● WRITTEN TASKS:
• 1. In the excerpt on privacy models and microservices, which two criteria does the framework use to organize the identified privacy models?
• 2. Write the next part of the excerpt on privacy models and microservices, picking up right after its final sentence.

● EXCERPT TO READ:
· · · · · · ·

A system designed using this set of models can have higher specialization/division of labor in satisfying privacy requirements and express a signature of compounded functionalities that can be systematically mapped to technical requirements and principles defined by privacy regulations. These models are not contingent on specific regulations, as privacy principles are addressed from an architectural perspective using three qualities associated with microservices: decentralization, packaging, and guarding. These models are also not contingent on technical requirements and technologies, as these concerns are built into individualized microservices.

7.2 Framework

Another critical discussion point concerns the framework. The framework organizes the identified privacy models using two criteria: granularity and versatility. These two criteria bring together systems architecture and data privacy. They help consider data privacy an integral aspect of systems architecture, which fulfills the privacy by design paradigm. They also help assess the variety of choices offered by privacy models closer to software development, as privacy protections are built into specific system components.

Interestingly, the notions of granularity and versatility concern both the privacy and software viewpoints. From a privacy viewpoint, granularity helps consider which defensive lines a particular system requires, and versatility allows one to assess what will happen if the technical and privacy requirements change. From a software viewpoint, granularity helps to break down data and functionality, and versatility allows one to manage changes.

· · · · · · ·

● DATA BLOCK:
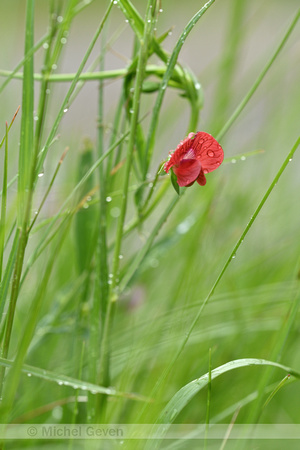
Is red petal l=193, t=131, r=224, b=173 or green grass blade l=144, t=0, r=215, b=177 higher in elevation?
green grass blade l=144, t=0, r=215, b=177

· · · · · · ·

● RESPONSES:
• 1. Granularity and versatility.

• 2.
The framework also helps developers deal with transparency and consent, which are present in most privacy regulations [30]. Developers should communicate design choices impacting privacy, indicating what specific data is managed, which privacy models have been adopted to protect that data, the granularity of selected protections, distinct entities providing those protections, and adopted user consent policies. This level of detail is not necessarily overwhelming or obfuscating for the users. The advantage offered by the framework is taking a design perspective over transparency and consent, where problems and solutions are abstracted at an intermediate level of detail. The framework can be tailored to address communication and visualization requirements [84].

A greater awareness by the users about the developers’ architectural choices may reinforce trust and consent. The trust required for users to consent in data processing emerges from the evidence requirements imposed on developers (see, for example, GDPR [3] Article 24). The proposed framework can help increase users’ awareness of architecting and protecting systems. From this point of view, we may say that microservices are a society of software components, some trustworthy while others not. The proposed framework, along with privacy models, highlights these relationships. In this society, some (if not all) microservices play a role in protecting privacy. Trustworthiness depends on how this society operates as a whole.

7.3 Architecture-level regulation

Regulations on data privacy have evolved from the pronunciation of principles to the privacy by design provision [8, 28]. As the concept of privacy by design develops, regulations are expected to evolve accordingly. This study explores the next step in privacy by design, which goes beyond the enunciation of principles toward architecture-level decisions. Therefore, it may be argued that regulation should evolve towards pronouncing architecture-level rules. This could be accomplished using the framework developed in this study.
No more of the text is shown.